Comic Sans is excellent for kids’ products, party invites, and (gasp) comic books. It isn’t the best font for product announcements, funeral invites, and termination notices. This is a classic case of a reasonably fine font gone bad because of over-usage, outright, and misuse with sheer stupidity.
I totally get it: You want your website to resemble a newspaper theme. Franklin Gothic is a supreme font with so much potential to look good. But, it is all too frequently misused by newbie designers who want to make their website look all “classic“ or bloggers who are desperate for credibility.
Franklin Gothic is fantastic for headlines, short questions, and other small design elements. You should never use it for a whole website. While this genuinely exemplary offline font, Franklin Gothic is overused too frequently to be a staple of the web.
Only a few designers would put Helvetica on this list. This font was designed back in 1957 and used by some world’s tech giants such as Apple, BMW, and NASA. It is one of the most visible sans-serif typefaces in advertising and print.
For most logo creators, that is a statement to its value and versatility. But it’s also a reason not to go overboard with it.
Like others listed, Helvetica has become too overused that it lost its uniqueness. When you intend to grab attention or emphasize some words, Helvetica is no longer your go-to font. Having said that, the font is still great if used correctly.
The reason why handwritten style fonts are introduced is that these fonts depict personality in a very natural way that fonts such as Arial cannot. Speaking from real experience, they come off as kitschy and inauthentic in some styles, which ultimately says a lot more about your taste than your content. This means your worst taste in font overshadows your quality content, even if your words are full of wisdom.
This font is one of the worst offenders to date: A very cheap font, used in too many invites and personal greetings to slip under the radar. But, all those other handwritten fonts are annoying on an equal level, same as many tacky-script-style fonts used in party invites and gift-shop signage.

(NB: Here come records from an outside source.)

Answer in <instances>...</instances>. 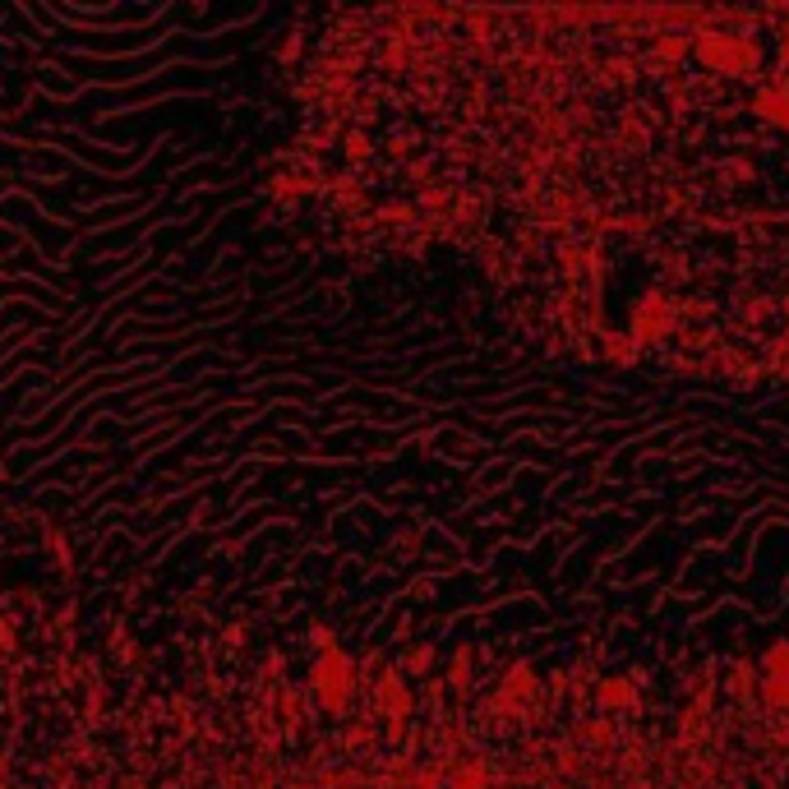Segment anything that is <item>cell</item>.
<instances>
[{
    "label": "cell",
    "instance_id": "1",
    "mask_svg": "<svg viewBox=\"0 0 789 789\" xmlns=\"http://www.w3.org/2000/svg\"><path fill=\"white\" fill-rule=\"evenodd\" d=\"M693 51L706 70H720V74H743V70H753V65H762V47L739 33H697Z\"/></svg>",
    "mask_w": 789,
    "mask_h": 789
},
{
    "label": "cell",
    "instance_id": "2",
    "mask_svg": "<svg viewBox=\"0 0 789 789\" xmlns=\"http://www.w3.org/2000/svg\"><path fill=\"white\" fill-rule=\"evenodd\" d=\"M670 323H674V310H670V300H665V291H646V296L633 305V337L637 342H660V337L670 333Z\"/></svg>",
    "mask_w": 789,
    "mask_h": 789
},
{
    "label": "cell",
    "instance_id": "3",
    "mask_svg": "<svg viewBox=\"0 0 789 789\" xmlns=\"http://www.w3.org/2000/svg\"><path fill=\"white\" fill-rule=\"evenodd\" d=\"M753 111L766 120V125L789 130V84H766L762 93L753 97Z\"/></svg>",
    "mask_w": 789,
    "mask_h": 789
},
{
    "label": "cell",
    "instance_id": "4",
    "mask_svg": "<svg viewBox=\"0 0 789 789\" xmlns=\"http://www.w3.org/2000/svg\"><path fill=\"white\" fill-rule=\"evenodd\" d=\"M637 702V693H633V683L623 679V674H614V679H600V688H596V706L610 716V711H628V706Z\"/></svg>",
    "mask_w": 789,
    "mask_h": 789
},
{
    "label": "cell",
    "instance_id": "5",
    "mask_svg": "<svg viewBox=\"0 0 789 789\" xmlns=\"http://www.w3.org/2000/svg\"><path fill=\"white\" fill-rule=\"evenodd\" d=\"M762 670H766V679H789V637H780V642L766 646Z\"/></svg>",
    "mask_w": 789,
    "mask_h": 789
},
{
    "label": "cell",
    "instance_id": "6",
    "mask_svg": "<svg viewBox=\"0 0 789 789\" xmlns=\"http://www.w3.org/2000/svg\"><path fill=\"white\" fill-rule=\"evenodd\" d=\"M688 47H693V42H688L683 33H660L651 51H656V56H665V60H679V56H688Z\"/></svg>",
    "mask_w": 789,
    "mask_h": 789
},
{
    "label": "cell",
    "instance_id": "7",
    "mask_svg": "<svg viewBox=\"0 0 789 789\" xmlns=\"http://www.w3.org/2000/svg\"><path fill=\"white\" fill-rule=\"evenodd\" d=\"M762 702L771 706V711H785V716H789V679H766Z\"/></svg>",
    "mask_w": 789,
    "mask_h": 789
},
{
    "label": "cell",
    "instance_id": "8",
    "mask_svg": "<svg viewBox=\"0 0 789 789\" xmlns=\"http://www.w3.org/2000/svg\"><path fill=\"white\" fill-rule=\"evenodd\" d=\"M485 766H457L453 771V789H485Z\"/></svg>",
    "mask_w": 789,
    "mask_h": 789
},
{
    "label": "cell",
    "instance_id": "9",
    "mask_svg": "<svg viewBox=\"0 0 789 789\" xmlns=\"http://www.w3.org/2000/svg\"><path fill=\"white\" fill-rule=\"evenodd\" d=\"M605 356H610V360H623V365H628V360H633V342H628L623 333H610V337H605Z\"/></svg>",
    "mask_w": 789,
    "mask_h": 789
},
{
    "label": "cell",
    "instance_id": "10",
    "mask_svg": "<svg viewBox=\"0 0 789 789\" xmlns=\"http://www.w3.org/2000/svg\"><path fill=\"white\" fill-rule=\"evenodd\" d=\"M582 734H586V743H591V748H605V743L614 739V725H610V720H591Z\"/></svg>",
    "mask_w": 789,
    "mask_h": 789
},
{
    "label": "cell",
    "instance_id": "11",
    "mask_svg": "<svg viewBox=\"0 0 789 789\" xmlns=\"http://www.w3.org/2000/svg\"><path fill=\"white\" fill-rule=\"evenodd\" d=\"M780 60L789 65V37H780Z\"/></svg>",
    "mask_w": 789,
    "mask_h": 789
}]
</instances>
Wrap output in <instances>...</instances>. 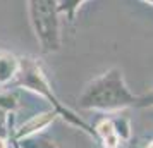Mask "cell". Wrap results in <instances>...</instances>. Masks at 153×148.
Wrapping results in <instances>:
<instances>
[{"instance_id": "obj_1", "label": "cell", "mask_w": 153, "mask_h": 148, "mask_svg": "<svg viewBox=\"0 0 153 148\" xmlns=\"http://www.w3.org/2000/svg\"><path fill=\"white\" fill-rule=\"evenodd\" d=\"M138 97L127 90L124 74L119 67H112L91 79L77 98L81 109L102 112H119L126 107H134Z\"/></svg>"}, {"instance_id": "obj_2", "label": "cell", "mask_w": 153, "mask_h": 148, "mask_svg": "<svg viewBox=\"0 0 153 148\" xmlns=\"http://www.w3.org/2000/svg\"><path fill=\"white\" fill-rule=\"evenodd\" d=\"M19 60H21V65H19V72H17V76H16V85L24 86V88H28L31 91L38 93L42 98H45L47 102L52 103L53 110H55L57 114H60L64 119H67L71 124L77 126L79 129L86 131L88 134L95 136V129H91L79 115H76L72 110H69L65 105L60 103V100L57 98V95L53 93V90H52V86H50V83H48V79H47L45 72H43L42 62H40L38 59H35V57H22Z\"/></svg>"}, {"instance_id": "obj_3", "label": "cell", "mask_w": 153, "mask_h": 148, "mask_svg": "<svg viewBox=\"0 0 153 148\" xmlns=\"http://www.w3.org/2000/svg\"><path fill=\"white\" fill-rule=\"evenodd\" d=\"M31 28L43 54H55L62 47L59 0H26Z\"/></svg>"}, {"instance_id": "obj_4", "label": "cell", "mask_w": 153, "mask_h": 148, "mask_svg": "<svg viewBox=\"0 0 153 148\" xmlns=\"http://www.w3.org/2000/svg\"><path fill=\"white\" fill-rule=\"evenodd\" d=\"M55 115H59V114H57L53 109L36 114V115H33L29 120H26V122H24V124H22V126L16 131L14 138H16V140H21V138H26V136L36 134L38 131H42L43 127L48 126L50 122L55 119Z\"/></svg>"}, {"instance_id": "obj_5", "label": "cell", "mask_w": 153, "mask_h": 148, "mask_svg": "<svg viewBox=\"0 0 153 148\" xmlns=\"http://www.w3.org/2000/svg\"><path fill=\"white\" fill-rule=\"evenodd\" d=\"M19 65H21V60L14 54L7 50H0V86L16 79L19 72Z\"/></svg>"}, {"instance_id": "obj_6", "label": "cell", "mask_w": 153, "mask_h": 148, "mask_svg": "<svg viewBox=\"0 0 153 148\" xmlns=\"http://www.w3.org/2000/svg\"><path fill=\"white\" fill-rule=\"evenodd\" d=\"M95 134L102 140L103 148H120V136L117 134L112 119H102L95 126Z\"/></svg>"}, {"instance_id": "obj_7", "label": "cell", "mask_w": 153, "mask_h": 148, "mask_svg": "<svg viewBox=\"0 0 153 148\" xmlns=\"http://www.w3.org/2000/svg\"><path fill=\"white\" fill-rule=\"evenodd\" d=\"M14 143L19 148H57L55 143L50 140L48 136L38 134V133L26 136V138H21V140H16Z\"/></svg>"}, {"instance_id": "obj_8", "label": "cell", "mask_w": 153, "mask_h": 148, "mask_svg": "<svg viewBox=\"0 0 153 148\" xmlns=\"http://www.w3.org/2000/svg\"><path fill=\"white\" fill-rule=\"evenodd\" d=\"M84 2L86 0H59V12L65 14L69 22H74L77 10H79V7L83 5Z\"/></svg>"}, {"instance_id": "obj_9", "label": "cell", "mask_w": 153, "mask_h": 148, "mask_svg": "<svg viewBox=\"0 0 153 148\" xmlns=\"http://www.w3.org/2000/svg\"><path fill=\"white\" fill-rule=\"evenodd\" d=\"M112 122H114V127H115L117 134L120 136V140H129L131 138V122H129V119L126 115L114 117Z\"/></svg>"}, {"instance_id": "obj_10", "label": "cell", "mask_w": 153, "mask_h": 148, "mask_svg": "<svg viewBox=\"0 0 153 148\" xmlns=\"http://www.w3.org/2000/svg\"><path fill=\"white\" fill-rule=\"evenodd\" d=\"M19 105V98L14 91H0V109L12 112Z\"/></svg>"}, {"instance_id": "obj_11", "label": "cell", "mask_w": 153, "mask_h": 148, "mask_svg": "<svg viewBox=\"0 0 153 148\" xmlns=\"http://www.w3.org/2000/svg\"><path fill=\"white\" fill-rule=\"evenodd\" d=\"M10 122L12 117H9V112L0 109V141H7L10 136Z\"/></svg>"}, {"instance_id": "obj_12", "label": "cell", "mask_w": 153, "mask_h": 148, "mask_svg": "<svg viewBox=\"0 0 153 148\" xmlns=\"http://www.w3.org/2000/svg\"><path fill=\"white\" fill-rule=\"evenodd\" d=\"M134 107H153V86L143 95H138V102Z\"/></svg>"}, {"instance_id": "obj_13", "label": "cell", "mask_w": 153, "mask_h": 148, "mask_svg": "<svg viewBox=\"0 0 153 148\" xmlns=\"http://www.w3.org/2000/svg\"><path fill=\"white\" fill-rule=\"evenodd\" d=\"M127 148H146V147H143V145H139L138 141H131V143H129V147Z\"/></svg>"}, {"instance_id": "obj_14", "label": "cell", "mask_w": 153, "mask_h": 148, "mask_svg": "<svg viewBox=\"0 0 153 148\" xmlns=\"http://www.w3.org/2000/svg\"><path fill=\"white\" fill-rule=\"evenodd\" d=\"M146 148H153V141H152V143H148V145H146Z\"/></svg>"}, {"instance_id": "obj_15", "label": "cell", "mask_w": 153, "mask_h": 148, "mask_svg": "<svg viewBox=\"0 0 153 148\" xmlns=\"http://www.w3.org/2000/svg\"><path fill=\"white\" fill-rule=\"evenodd\" d=\"M145 2H148V4H150V5H153V0H145Z\"/></svg>"}, {"instance_id": "obj_16", "label": "cell", "mask_w": 153, "mask_h": 148, "mask_svg": "<svg viewBox=\"0 0 153 148\" xmlns=\"http://www.w3.org/2000/svg\"><path fill=\"white\" fill-rule=\"evenodd\" d=\"M12 147H14V148H19V147H17V145H16V143H12Z\"/></svg>"}, {"instance_id": "obj_17", "label": "cell", "mask_w": 153, "mask_h": 148, "mask_svg": "<svg viewBox=\"0 0 153 148\" xmlns=\"http://www.w3.org/2000/svg\"><path fill=\"white\" fill-rule=\"evenodd\" d=\"M10 148H14V147H12V145H10Z\"/></svg>"}]
</instances>
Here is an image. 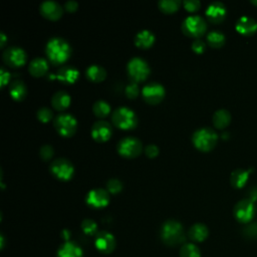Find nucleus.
Instances as JSON below:
<instances>
[{"mask_svg": "<svg viewBox=\"0 0 257 257\" xmlns=\"http://www.w3.org/2000/svg\"><path fill=\"white\" fill-rule=\"evenodd\" d=\"M73 52L69 42L62 37L51 38L46 47V53L50 61L53 64H62L67 62Z\"/></svg>", "mask_w": 257, "mask_h": 257, "instance_id": "f257e3e1", "label": "nucleus"}, {"mask_svg": "<svg viewBox=\"0 0 257 257\" xmlns=\"http://www.w3.org/2000/svg\"><path fill=\"white\" fill-rule=\"evenodd\" d=\"M192 142L199 151L209 152L217 145L218 135L211 128H200L193 133Z\"/></svg>", "mask_w": 257, "mask_h": 257, "instance_id": "f03ea898", "label": "nucleus"}, {"mask_svg": "<svg viewBox=\"0 0 257 257\" xmlns=\"http://www.w3.org/2000/svg\"><path fill=\"white\" fill-rule=\"evenodd\" d=\"M113 124L121 130H133L138 125L136 113L128 106H120L116 109L112 116Z\"/></svg>", "mask_w": 257, "mask_h": 257, "instance_id": "7ed1b4c3", "label": "nucleus"}, {"mask_svg": "<svg viewBox=\"0 0 257 257\" xmlns=\"http://www.w3.org/2000/svg\"><path fill=\"white\" fill-rule=\"evenodd\" d=\"M161 236L163 241L170 246L180 244L184 240L183 227L176 220L166 221L161 229Z\"/></svg>", "mask_w": 257, "mask_h": 257, "instance_id": "20e7f679", "label": "nucleus"}, {"mask_svg": "<svg viewBox=\"0 0 257 257\" xmlns=\"http://www.w3.org/2000/svg\"><path fill=\"white\" fill-rule=\"evenodd\" d=\"M127 72L134 82H141L148 78L151 73L149 63L141 57H133L127 64Z\"/></svg>", "mask_w": 257, "mask_h": 257, "instance_id": "39448f33", "label": "nucleus"}, {"mask_svg": "<svg viewBox=\"0 0 257 257\" xmlns=\"http://www.w3.org/2000/svg\"><path fill=\"white\" fill-rule=\"evenodd\" d=\"M207 30V23L200 15H189L182 23V31L190 37H200Z\"/></svg>", "mask_w": 257, "mask_h": 257, "instance_id": "423d86ee", "label": "nucleus"}, {"mask_svg": "<svg viewBox=\"0 0 257 257\" xmlns=\"http://www.w3.org/2000/svg\"><path fill=\"white\" fill-rule=\"evenodd\" d=\"M118 152L121 156L127 159H134L141 155L143 151V144L136 137H125L123 138L117 146Z\"/></svg>", "mask_w": 257, "mask_h": 257, "instance_id": "0eeeda50", "label": "nucleus"}, {"mask_svg": "<svg viewBox=\"0 0 257 257\" xmlns=\"http://www.w3.org/2000/svg\"><path fill=\"white\" fill-rule=\"evenodd\" d=\"M56 132L62 137H72L76 134L77 128V121L71 114H59L53 121Z\"/></svg>", "mask_w": 257, "mask_h": 257, "instance_id": "6e6552de", "label": "nucleus"}, {"mask_svg": "<svg viewBox=\"0 0 257 257\" xmlns=\"http://www.w3.org/2000/svg\"><path fill=\"white\" fill-rule=\"evenodd\" d=\"M51 173L61 181H69L75 174V167L73 163L66 158H58L54 160L50 167Z\"/></svg>", "mask_w": 257, "mask_h": 257, "instance_id": "1a4fd4ad", "label": "nucleus"}, {"mask_svg": "<svg viewBox=\"0 0 257 257\" xmlns=\"http://www.w3.org/2000/svg\"><path fill=\"white\" fill-rule=\"evenodd\" d=\"M165 95L166 91L164 85L156 81L148 82L142 89V96L150 104H157L161 103L165 98Z\"/></svg>", "mask_w": 257, "mask_h": 257, "instance_id": "9d476101", "label": "nucleus"}, {"mask_svg": "<svg viewBox=\"0 0 257 257\" xmlns=\"http://www.w3.org/2000/svg\"><path fill=\"white\" fill-rule=\"evenodd\" d=\"M3 61L11 68L23 67L26 62V52L19 47H10L7 48L2 55Z\"/></svg>", "mask_w": 257, "mask_h": 257, "instance_id": "9b49d317", "label": "nucleus"}, {"mask_svg": "<svg viewBox=\"0 0 257 257\" xmlns=\"http://www.w3.org/2000/svg\"><path fill=\"white\" fill-rule=\"evenodd\" d=\"M85 202L90 207L96 209L103 208L110 203V193L108 190L103 188L93 189L88 193L87 197H85Z\"/></svg>", "mask_w": 257, "mask_h": 257, "instance_id": "f8f14e48", "label": "nucleus"}, {"mask_svg": "<svg viewBox=\"0 0 257 257\" xmlns=\"http://www.w3.org/2000/svg\"><path fill=\"white\" fill-rule=\"evenodd\" d=\"M254 212V204L250 199H242L234 207V216L241 223L251 221Z\"/></svg>", "mask_w": 257, "mask_h": 257, "instance_id": "ddd939ff", "label": "nucleus"}, {"mask_svg": "<svg viewBox=\"0 0 257 257\" xmlns=\"http://www.w3.org/2000/svg\"><path fill=\"white\" fill-rule=\"evenodd\" d=\"M91 134L95 141L99 143H103L111 139L113 135V128L111 124L108 122L98 121L93 125Z\"/></svg>", "mask_w": 257, "mask_h": 257, "instance_id": "4468645a", "label": "nucleus"}, {"mask_svg": "<svg viewBox=\"0 0 257 257\" xmlns=\"http://www.w3.org/2000/svg\"><path fill=\"white\" fill-rule=\"evenodd\" d=\"M39 12L47 19L57 20L63 14V7L54 0H46L39 5Z\"/></svg>", "mask_w": 257, "mask_h": 257, "instance_id": "2eb2a0df", "label": "nucleus"}, {"mask_svg": "<svg viewBox=\"0 0 257 257\" xmlns=\"http://www.w3.org/2000/svg\"><path fill=\"white\" fill-rule=\"evenodd\" d=\"M95 244L99 251L103 253H111L116 247V239L110 232L102 231L97 234Z\"/></svg>", "mask_w": 257, "mask_h": 257, "instance_id": "dca6fc26", "label": "nucleus"}, {"mask_svg": "<svg viewBox=\"0 0 257 257\" xmlns=\"http://www.w3.org/2000/svg\"><path fill=\"white\" fill-rule=\"evenodd\" d=\"M226 6L220 1H214L208 5L206 9V16L213 24H219L226 17Z\"/></svg>", "mask_w": 257, "mask_h": 257, "instance_id": "f3484780", "label": "nucleus"}, {"mask_svg": "<svg viewBox=\"0 0 257 257\" xmlns=\"http://www.w3.org/2000/svg\"><path fill=\"white\" fill-rule=\"evenodd\" d=\"M79 77V72L75 67L64 66L61 67L56 74V78L64 84H73Z\"/></svg>", "mask_w": 257, "mask_h": 257, "instance_id": "a211bd4d", "label": "nucleus"}, {"mask_svg": "<svg viewBox=\"0 0 257 257\" xmlns=\"http://www.w3.org/2000/svg\"><path fill=\"white\" fill-rule=\"evenodd\" d=\"M155 34L149 29H144L139 31L135 36V45L142 50L150 49L155 42Z\"/></svg>", "mask_w": 257, "mask_h": 257, "instance_id": "6ab92c4d", "label": "nucleus"}, {"mask_svg": "<svg viewBox=\"0 0 257 257\" xmlns=\"http://www.w3.org/2000/svg\"><path fill=\"white\" fill-rule=\"evenodd\" d=\"M49 61L44 57H35L33 58L28 67V71L31 76L39 77L45 76L49 72Z\"/></svg>", "mask_w": 257, "mask_h": 257, "instance_id": "aec40b11", "label": "nucleus"}, {"mask_svg": "<svg viewBox=\"0 0 257 257\" xmlns=\"http://www.w3.org/2000/svg\"><path fill=\"white\" fill-rule=\"evenodd\" d=\"M236 30L241 34H252L257 30V21L250 16H241L236 23Z\"/></svg>", "mask_w": 257, "mask_h": 257, "instance_id": "412c9836", "label": "nucleus"}, {"mask_svg": "<svg viewBox=\"0 0 257 257\" xmlns=\"http://www.w3.org/2000/svg\"><path fill=\"white\" fill-rule=\"evenodd\" d=\"M72 103L71 96L64 91H58L51 98V104L56 111L62 112L67 110Z\"/></svg>", "mask_w": 257, "mask_h": 257, "instance_id": "4be33fe9", "label": "nucleus"}, {"mask_svg": "<svg viewBox=\"0 0 257 257\" xmlns=\"http://www.w3.org/2000/svg\"><path fill=\"white\" fill-rule=\"evenodd\" d=\"M9 94L14 101L20 102L25 100L27 95L26 84L20 79L13 80L9 85Z\"/></svg>", "mask_w": 257, "mask_h": 257, "instance_id": "5701e85b", "label": "nucleus"}, {"mask_svg": "<svg viewBox=\"0 0 257 257\" xmlns=\"http://www.w3.org/2000/svg\"><path fill=\"white\" fill-rule=\"evenodd\" d=\"M250 172L251 170H245L242 168L235 169L230 176L231 185L234 188H242L246 184Z\"/></svg>", "mask_w": 257, "mask_h": 257, "instance_id": "b1692460", "label": "nucleus"}, {"mask_svg": "<svg viewBox=\"0 0 257 257\" xmlns=\"http://www.w3.org/2000/svg\"><path fill=\"white\" fill-rule=\"evenodd\" d=\"M57 257H82V250L77 243L69 241L60 246Z\"/></svg>", "mask_w": 257, "mask_h": 257, "instance_id": "393cba45", "label": "nucleus"}, {"mask_svg": "<svg viewBox=\"0 0 257 257\" xmlns=\"http://www.w3.org/2000/svg\"><path fill=\"white\" fill-rule=\"evenodd\" d=\"M208 228L202 223H196L189 230V237L196 242H202L208 237Z\"/></svg>", "mask_w": 257, "mask_h": 257, "instance_id": "a878e982", "label": "nucleus"}, {"mask_svg": "<svg viewBox=\"0 0 257 257\" xmlns=\"http://www.w3.org/2000/svg\"><path fill=\"white\" fill-rule=\"evenodd\" d=\"M85 75L91 81L101 82L106 77V71L99 64H92L85 71Z\"/></svg>", "mask_w": 257, "mask_h": 257, "instance_id": "bb28decb", "label": "nucleus"}, {"mask_svg": "<svg viewBox=\"0 0 257 257\" xmlns=\"http://www.w3.org/2000/svg\"><path fill=\"white\" fill-rule=\"evenodd\" d=\"M231 121V114L225 109H220L213 115V124L217 128H226Z\"/></svg>", "mask_w": 257, "mask_h": 257, "instance_id": "cd10ccee", "label": "nucleus"}, {"mask_svg": "<svg viewBox=\"0 0 257 257\" xmlns=\"http://www.w3.org/2000/svg\"><path fill=\"white\" fill-rule=\"evenodd\" d=\"M226 37L220 30H212L207 34V41L210 47L214 49H219L225 44Z\"/></svg>", "mask_w": 257, "mask_h": 257, "instance_id": "c85d7f7f", "label": "nucleus"}, {"mask_svg": "<svg viewBox=\"0 0 257 257\" xmlns=\"http://www.w3.org/2000/svg\"><path fill=\"white\" fill-rule=\"evenodd\" d=\"M112 111L111 105L108 102L103 100L97 101L93 105V112L99 118H104L108 116Z\"/></svg>", "mask_w": 257, "mask_h": 257, "instance_id": "c756f323", "label": "nucleus"}, {"mask_svg": "<svg viewBox=\"0 0 257 257\" xmlns=\"http://www.w3.org/2000/svg\"><path fill=\"white\" fill-rule=\"evenodd\" d=\"M181 3L180 0H160L158 6L165 13H173L179 9Z\"/></svg>", "mask_w": 257, "mask_h": 257, "instance_id": "7c9ffc66", "label": "nucleus"}, {"mask_svg": "<svg viewBox=\"0 0 257 257\" xmlns=\"http://www.w3.org/2000/svg\"><path fill=\"white\" fill-rule=\"evenodd\" d=\"M180 257H201V253L196 245L187 243L181 247Z\"/></svg>", "mask_w": 257, "mask_h": 257, "instance_id": "2f4dec72", "label": "nucleus"}, {"mask_svg": "<svg viewBox=\"0 0 257 257\" xmlns=\"http://www.w3.org/2000/svg\"><path fill=\"white\" fill-rule=\"evenodd\" d=\"M123 182L120 181L119 179L112 178L106 183V190L110 193V194L117 195L123 190Z\"/></svg>", "mask_w": 257, "mask_h": 257, "instance_id": "473e14b6", "label": "nucleus"}, {"mask_svg": "<svg viewBox=\"0 0 257 257\" xmlns=\"http://www.w3.org/2000/svg\"><path fill=\"white\" fill-rule=\"evenodd\" d=\"M36 117H37L38 121H40L41 123H49L50 121L52 120L53 113L50 108H47V106H42V108H40L37 111Z\"/></svg>", "mask_w": 257, "mask_h": 257, "instance_id": "72a5a7b5", "label": "nucleus"}, {"mask_svg": "<svg viewBox=\"0 0 257 257\" xmlns=\"http://www.w3.org/2000/svg\"><path fill=\"white\" fill-rule=\"evenodd\" d=\"M81 229L85 234L94 235L98 231V225L92 219H85L81 222Z\"/></svg>", "mask_w": 257, "mask_h": 257, "instance_id": "f704fd0d", "label": "nucleus"}, {"mask_svg": "<svg viewBox=\"0 0 257 257\" xmlns=\"http://www.w3.org/2000/svg\"><path fill=\"white\" fill-rule=\"evenodd\" d=\"M125 93L128 99H132V100L136 99L140 94V89H139L138 83L132 81L130 84H128L126 87Z\"/></svg>", "mask_w": 257, "mask_h": 257, "instance_id": "c9c22d12", "label": "nucleus"}, {"mask_svg": "<svg viewBox=\"0 0 257 257\" xmlns=\"http://www.w3.org/2000/svg\"><path fill=\"white\" fill-rule=\"evenodd\" d=\"M54 154L53 148L51 145H44L39 149V156L44 161H49L52 158Z\"/></svg>", "mask_w": 257, "mask_h": 257, "instance_id": "e433bc0d", "label": "nucleus"}, {"mask_svg": "<svg viewBox=\"0 0 257 257\" xmlns=\"http://www.w3.org/2000/svg\"><path fill=\"white\" fill-rule=\"evenodd\" d=\"M183 5L187 11L194 12L200 8L201 2L199 1V0H185V1L183 2Z\"/></svg>", "mask_w": 257, "mask_h": 257, "instance_id": "4c0bfd02", "label": "nucleus"}, {"mask_svg": "<svg viewBox=\"0 0 257 257\" xmlns=\"http://www.w3.org/2000/svg\"><path fill=\"white\" fill-rule=\"evenodd\" d=\"M160 150L158 148V146H156L155 144H150L147 145L145 148V154L149 157V158H155L159 155Z\"/></svg>", "mask_w": 257, "mask_h": 257, "instance_id": "58836bf2", "label": "nucleus"}, {"mask_svg": "<svg viewBox=\"0 0 257 257\" xmlns=\"http://www.w3.org/2000/svg\"><path fill=\"white\" fill-rule=\"evenodd\" d=\"M191 47H192V50L194 51L196 53H202V52H204V51L206 49L205 42L200 38H197V39L193 41Z\"/></svg>", "mask_w": 257, "mask_h": 257, "instance_id": "ea45409f", "label": "nucleus"}, {"mask_svg": "<svg viewBox=\"0 0 257 257\" xmlns=\"http://www.w3.org/2000/svg\"><path fill=\"white\" fill-rule=\"evenodd\" d=\"M11 75L8 71H6L5 69H1L0 70V84H1V88H3L5 84L8 83V81L10 80Z\"/></svg>", "mask_w": 257, "mask_h": 257, "instance_id": "a19ab883", "label": "nucleus"}, {"mask_svg": "<svg viewBox=\"0 0 257 257\" xmlns=\"http://www.w3.org/2000/svg\"><path fill=\"white\" fill-rule=\"evenodd\" d=\"M78 8V3L75 0H69L66 3H64V9L69 12H75Z\"/></svg>", "mask_w": 257, "mask_h": 257, "instance_id": "79ce46f5", "label": "nucleus"}, {"mask_svg": "<svg viewBox=\"0 0 257 257\" xmlns=\"http://www.w3.org/2000/svg\"><path fill=\"white\" fill-rule=\"evenodd\" d=\"M0 35H1V40H0V47H1V48H4L7 37H6V35H5V33H4L3 31H1V33H0Z\"/></svg>", "mask_w": 257, "mask_h": 257, "instance_id": "37998d69", "label": "nucleus"}, {"mask_svg": "<svg viewBox=\"0 0 257 257\" xmlns=\"http://www.w3.org/2000/svg\"><path fill=\"white\" fill-rule=\"evenodd\" d=\"M253 4H256L257 5V0H252V1H251Z\"/></svg>", "mask_w": 257, "mask_h": 257, "instance_id": "c03bdc74", "label": "nucleus"}]
</instances>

Courier looks suitable for specific uses: screenplay, plain text documents, and codes. But it’s typewriter aesthetic and disproportionate lettering make it inappropriate for web designers. Don’t think it is a design element font, just don’t. If you want paramount readability, such as in code, then it is good to go with Courier. But, when it comes to the web, it reeks of a 12 years old angst-ridden Geocities site mainly set up in neon color.
Papyrus surpasses all the bad fonts and holds the status of the king of awful fonts. More childish, kitschy, and next-level irritating, this ugly piece of typography has made its way into everything from movie posters to logos for credit unions.
It is seen as a universal annoyance that now there are several anti-Papyrus blogs out there.
As with Comic Sans, don’t use this typeface if you want your content to be taken seriously. Unlike all those other typefaces, though, Papyrus isn’t the king of bad fonts because it is overused. But, because it just doesn’t look right or is a pain in eyes for readers. Cheap, kitschy, and vile, this font has no place in your design.
Waqas D. is the co-founder of the branding and website agency, FullStop™. He supercharges brands by crafting memorable logos, brand identities and engaging websites. Besides thousands of startups and medium-size businesses, FullStop has worked with likes of Microsoft & L’Oréal. View our portfolio or get in touch.